> [EXERCISE BRIEF]
Copy the stretch of records from the line containing "What is the distance at" through the line containing "0.21 metres", reproducing each line without any change.

> [MATERIALS PROVIDED]
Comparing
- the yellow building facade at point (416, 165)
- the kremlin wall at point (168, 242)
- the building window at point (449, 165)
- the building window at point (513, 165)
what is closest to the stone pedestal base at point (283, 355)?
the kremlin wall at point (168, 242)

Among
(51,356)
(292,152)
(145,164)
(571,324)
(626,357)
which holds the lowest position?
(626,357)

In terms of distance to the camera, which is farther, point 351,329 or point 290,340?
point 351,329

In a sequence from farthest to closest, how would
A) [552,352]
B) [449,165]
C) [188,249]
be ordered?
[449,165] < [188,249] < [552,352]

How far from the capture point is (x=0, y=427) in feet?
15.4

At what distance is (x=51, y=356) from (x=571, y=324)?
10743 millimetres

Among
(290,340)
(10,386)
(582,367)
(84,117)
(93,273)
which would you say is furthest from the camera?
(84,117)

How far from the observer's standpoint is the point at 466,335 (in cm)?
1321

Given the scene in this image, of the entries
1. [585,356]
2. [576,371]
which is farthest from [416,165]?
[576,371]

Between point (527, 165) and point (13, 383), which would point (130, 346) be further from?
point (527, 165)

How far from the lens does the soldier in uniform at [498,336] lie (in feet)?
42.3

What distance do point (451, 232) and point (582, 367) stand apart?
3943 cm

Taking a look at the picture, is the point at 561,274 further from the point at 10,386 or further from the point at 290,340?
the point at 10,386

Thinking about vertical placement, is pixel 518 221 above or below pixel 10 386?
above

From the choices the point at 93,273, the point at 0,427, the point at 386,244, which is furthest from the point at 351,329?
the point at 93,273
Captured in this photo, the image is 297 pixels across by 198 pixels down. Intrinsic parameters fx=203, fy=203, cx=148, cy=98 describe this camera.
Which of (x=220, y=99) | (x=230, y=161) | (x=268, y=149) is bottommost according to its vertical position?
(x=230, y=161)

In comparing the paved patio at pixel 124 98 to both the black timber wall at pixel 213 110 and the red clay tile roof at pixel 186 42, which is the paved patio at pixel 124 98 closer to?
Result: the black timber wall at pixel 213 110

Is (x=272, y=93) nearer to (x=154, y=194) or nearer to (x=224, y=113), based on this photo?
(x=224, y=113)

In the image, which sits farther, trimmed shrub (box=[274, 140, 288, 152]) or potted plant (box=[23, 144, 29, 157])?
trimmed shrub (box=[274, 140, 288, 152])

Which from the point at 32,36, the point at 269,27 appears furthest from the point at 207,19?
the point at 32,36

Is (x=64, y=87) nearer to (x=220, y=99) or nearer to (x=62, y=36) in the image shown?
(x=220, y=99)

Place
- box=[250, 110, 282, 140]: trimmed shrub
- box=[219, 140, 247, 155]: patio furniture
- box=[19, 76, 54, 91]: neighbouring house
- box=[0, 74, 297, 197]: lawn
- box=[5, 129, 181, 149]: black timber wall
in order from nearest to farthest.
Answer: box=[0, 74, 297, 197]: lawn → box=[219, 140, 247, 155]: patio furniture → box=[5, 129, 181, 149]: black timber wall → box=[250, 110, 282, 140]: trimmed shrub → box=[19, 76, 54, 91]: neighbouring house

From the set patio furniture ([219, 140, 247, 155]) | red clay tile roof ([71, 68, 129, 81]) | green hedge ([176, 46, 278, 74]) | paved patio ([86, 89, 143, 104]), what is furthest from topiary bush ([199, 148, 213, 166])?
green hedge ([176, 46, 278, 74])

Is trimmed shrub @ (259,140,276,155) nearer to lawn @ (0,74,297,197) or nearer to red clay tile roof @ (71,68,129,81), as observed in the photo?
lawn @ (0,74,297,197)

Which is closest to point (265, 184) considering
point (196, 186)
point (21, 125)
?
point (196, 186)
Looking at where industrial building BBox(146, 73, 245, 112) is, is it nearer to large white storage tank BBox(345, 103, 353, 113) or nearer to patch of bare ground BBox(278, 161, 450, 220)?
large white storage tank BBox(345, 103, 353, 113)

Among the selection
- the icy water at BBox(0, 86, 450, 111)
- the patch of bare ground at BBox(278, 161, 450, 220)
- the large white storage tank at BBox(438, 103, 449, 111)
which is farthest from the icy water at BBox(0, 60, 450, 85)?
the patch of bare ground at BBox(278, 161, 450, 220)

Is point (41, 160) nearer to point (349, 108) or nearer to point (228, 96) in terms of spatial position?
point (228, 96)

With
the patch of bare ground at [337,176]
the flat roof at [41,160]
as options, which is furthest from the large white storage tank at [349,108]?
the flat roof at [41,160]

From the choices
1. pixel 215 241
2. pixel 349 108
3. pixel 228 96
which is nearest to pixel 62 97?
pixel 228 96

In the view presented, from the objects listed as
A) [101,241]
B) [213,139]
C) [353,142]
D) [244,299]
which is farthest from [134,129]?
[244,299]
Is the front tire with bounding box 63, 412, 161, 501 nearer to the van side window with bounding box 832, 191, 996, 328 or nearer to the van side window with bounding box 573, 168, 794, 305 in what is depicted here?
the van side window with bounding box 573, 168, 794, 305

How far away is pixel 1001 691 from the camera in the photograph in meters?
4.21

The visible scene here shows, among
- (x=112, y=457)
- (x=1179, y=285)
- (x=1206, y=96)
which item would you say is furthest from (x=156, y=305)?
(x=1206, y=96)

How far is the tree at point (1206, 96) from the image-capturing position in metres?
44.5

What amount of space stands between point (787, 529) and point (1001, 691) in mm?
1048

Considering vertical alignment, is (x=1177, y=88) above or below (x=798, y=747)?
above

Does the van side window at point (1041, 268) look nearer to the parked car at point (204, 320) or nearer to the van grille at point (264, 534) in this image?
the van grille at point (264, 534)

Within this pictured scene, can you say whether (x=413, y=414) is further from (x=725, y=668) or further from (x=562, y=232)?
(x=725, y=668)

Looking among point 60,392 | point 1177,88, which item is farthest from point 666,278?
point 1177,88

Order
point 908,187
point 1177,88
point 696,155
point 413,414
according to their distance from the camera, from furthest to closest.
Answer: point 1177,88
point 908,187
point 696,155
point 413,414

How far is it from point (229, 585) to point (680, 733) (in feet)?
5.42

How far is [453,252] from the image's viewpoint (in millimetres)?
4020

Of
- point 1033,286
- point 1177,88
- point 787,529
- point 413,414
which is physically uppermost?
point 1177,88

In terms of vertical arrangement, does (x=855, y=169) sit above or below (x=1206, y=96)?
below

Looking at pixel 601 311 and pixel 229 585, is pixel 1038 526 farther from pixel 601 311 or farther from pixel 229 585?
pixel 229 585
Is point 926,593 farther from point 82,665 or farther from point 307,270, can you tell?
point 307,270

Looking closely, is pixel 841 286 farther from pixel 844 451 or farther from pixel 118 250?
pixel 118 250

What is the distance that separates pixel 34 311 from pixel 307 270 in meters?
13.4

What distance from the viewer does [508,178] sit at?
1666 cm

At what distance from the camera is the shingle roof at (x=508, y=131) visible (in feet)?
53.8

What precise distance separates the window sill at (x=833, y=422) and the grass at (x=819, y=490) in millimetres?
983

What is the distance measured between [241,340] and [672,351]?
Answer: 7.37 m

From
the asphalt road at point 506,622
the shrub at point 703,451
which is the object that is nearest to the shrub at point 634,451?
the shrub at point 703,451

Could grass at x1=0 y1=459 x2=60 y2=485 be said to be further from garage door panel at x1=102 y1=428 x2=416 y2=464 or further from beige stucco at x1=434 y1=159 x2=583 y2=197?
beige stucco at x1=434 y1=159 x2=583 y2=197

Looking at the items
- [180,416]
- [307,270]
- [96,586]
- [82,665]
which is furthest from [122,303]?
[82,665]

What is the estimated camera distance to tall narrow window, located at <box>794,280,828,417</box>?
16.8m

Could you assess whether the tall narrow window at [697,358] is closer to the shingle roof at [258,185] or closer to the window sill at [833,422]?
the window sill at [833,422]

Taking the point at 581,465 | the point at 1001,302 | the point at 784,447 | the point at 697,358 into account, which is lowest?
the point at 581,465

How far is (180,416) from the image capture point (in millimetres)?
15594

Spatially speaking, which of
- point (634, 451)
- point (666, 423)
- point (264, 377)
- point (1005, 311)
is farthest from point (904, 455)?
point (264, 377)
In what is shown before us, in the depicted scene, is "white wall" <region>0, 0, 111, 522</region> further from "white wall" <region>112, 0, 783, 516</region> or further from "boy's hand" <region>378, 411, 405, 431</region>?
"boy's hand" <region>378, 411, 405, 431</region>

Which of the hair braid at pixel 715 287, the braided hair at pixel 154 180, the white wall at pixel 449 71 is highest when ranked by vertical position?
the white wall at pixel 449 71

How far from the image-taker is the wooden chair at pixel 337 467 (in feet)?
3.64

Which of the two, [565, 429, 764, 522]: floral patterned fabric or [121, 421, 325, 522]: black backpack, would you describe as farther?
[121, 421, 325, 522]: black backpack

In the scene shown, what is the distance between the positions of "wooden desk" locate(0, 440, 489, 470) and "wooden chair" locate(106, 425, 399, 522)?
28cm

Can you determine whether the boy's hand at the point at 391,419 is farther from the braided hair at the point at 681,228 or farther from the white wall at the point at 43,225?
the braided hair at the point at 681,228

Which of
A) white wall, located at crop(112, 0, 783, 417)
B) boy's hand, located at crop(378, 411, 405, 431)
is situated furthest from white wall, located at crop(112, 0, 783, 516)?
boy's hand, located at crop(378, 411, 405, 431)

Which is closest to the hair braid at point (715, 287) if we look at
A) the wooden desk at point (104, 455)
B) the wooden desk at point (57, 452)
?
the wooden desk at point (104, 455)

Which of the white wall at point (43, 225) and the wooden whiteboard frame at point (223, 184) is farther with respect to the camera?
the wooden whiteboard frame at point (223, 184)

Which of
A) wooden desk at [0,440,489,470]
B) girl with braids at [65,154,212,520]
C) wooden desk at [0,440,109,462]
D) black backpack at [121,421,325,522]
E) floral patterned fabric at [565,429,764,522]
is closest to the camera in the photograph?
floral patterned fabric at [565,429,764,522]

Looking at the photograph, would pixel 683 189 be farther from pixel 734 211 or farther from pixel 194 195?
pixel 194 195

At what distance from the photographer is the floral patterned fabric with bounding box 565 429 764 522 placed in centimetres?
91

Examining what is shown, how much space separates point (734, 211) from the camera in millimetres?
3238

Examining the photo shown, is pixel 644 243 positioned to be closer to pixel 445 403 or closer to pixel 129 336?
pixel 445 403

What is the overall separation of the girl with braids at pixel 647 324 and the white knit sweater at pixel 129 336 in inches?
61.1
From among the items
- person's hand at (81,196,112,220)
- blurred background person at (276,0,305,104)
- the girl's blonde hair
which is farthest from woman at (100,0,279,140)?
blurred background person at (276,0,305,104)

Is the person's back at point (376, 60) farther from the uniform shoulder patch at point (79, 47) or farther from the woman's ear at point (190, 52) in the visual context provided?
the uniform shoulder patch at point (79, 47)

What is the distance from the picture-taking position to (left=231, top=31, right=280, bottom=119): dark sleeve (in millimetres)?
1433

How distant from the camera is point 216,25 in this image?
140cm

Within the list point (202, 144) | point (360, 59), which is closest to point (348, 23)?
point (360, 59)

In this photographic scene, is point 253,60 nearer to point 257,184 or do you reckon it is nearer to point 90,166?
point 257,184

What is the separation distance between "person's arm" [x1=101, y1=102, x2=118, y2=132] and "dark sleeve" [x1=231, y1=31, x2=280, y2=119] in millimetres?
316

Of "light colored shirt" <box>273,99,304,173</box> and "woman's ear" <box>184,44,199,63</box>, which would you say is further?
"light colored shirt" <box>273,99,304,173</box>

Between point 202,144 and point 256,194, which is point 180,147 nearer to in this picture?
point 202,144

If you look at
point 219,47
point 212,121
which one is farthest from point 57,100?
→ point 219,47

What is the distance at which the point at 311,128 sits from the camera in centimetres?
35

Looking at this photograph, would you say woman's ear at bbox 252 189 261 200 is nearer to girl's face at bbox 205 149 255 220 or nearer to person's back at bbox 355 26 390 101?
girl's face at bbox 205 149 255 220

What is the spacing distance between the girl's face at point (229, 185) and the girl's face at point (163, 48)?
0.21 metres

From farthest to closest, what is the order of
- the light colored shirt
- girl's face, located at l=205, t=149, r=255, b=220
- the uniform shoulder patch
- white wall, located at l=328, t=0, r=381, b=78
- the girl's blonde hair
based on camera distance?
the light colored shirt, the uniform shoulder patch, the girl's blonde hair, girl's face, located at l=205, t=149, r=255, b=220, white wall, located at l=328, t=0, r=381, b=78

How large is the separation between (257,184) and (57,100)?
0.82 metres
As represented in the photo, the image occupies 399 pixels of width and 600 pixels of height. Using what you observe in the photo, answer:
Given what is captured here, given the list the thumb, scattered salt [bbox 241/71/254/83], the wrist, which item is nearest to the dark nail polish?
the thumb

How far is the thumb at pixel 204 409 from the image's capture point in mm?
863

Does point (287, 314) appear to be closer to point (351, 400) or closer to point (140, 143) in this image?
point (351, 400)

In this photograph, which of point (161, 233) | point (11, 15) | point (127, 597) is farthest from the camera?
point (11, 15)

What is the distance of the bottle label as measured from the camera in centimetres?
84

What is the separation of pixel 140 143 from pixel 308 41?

> [SOLVED PROBLEM]
What is the distance at which the point at 311,128 sits from the camera in centimetres?
35

Looking at this photograph, would you say woman's ear at bbox 252 189 261 200 is nearer to girl's face at bbox 205 149 255 220 or nearer to person's back at bbox 355 26 390 101?
girl's face at bbox 205 149 255 220

What is the spacing distance between the girl's face at point (229, 185) and the girl's face at point (163, 48)?
0.21 metres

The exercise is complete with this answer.